Stored items from a collection:

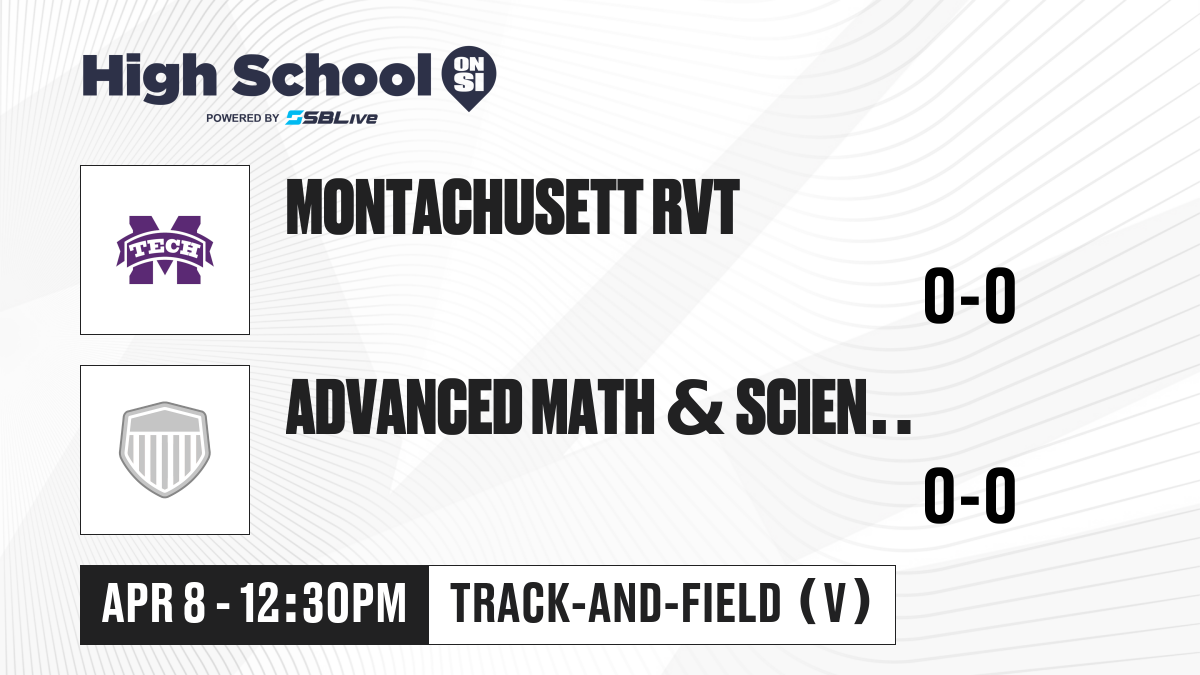 High School ON SI
POWERED BY SBLive

M TECH

MONTACHUSETT RVT

0-0

ADVANCED MATH & SCIEN..

0-0

APR 8 - 12:30PM

TRACK-AND-FIELD (V)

▶ [WHAT IS REQUIRED] An exact copy of all the lines above is required, with the pictures removed.

▶ [OUTPUT]
 High School ON SI
POWERED BY SBLive

M TECH

MONTACHUSETT RVT

0-0

ADVANCED MATH & SCIEN..

0-0

APR 8 - 12:30PM

TRACK-AND-FIELD (V)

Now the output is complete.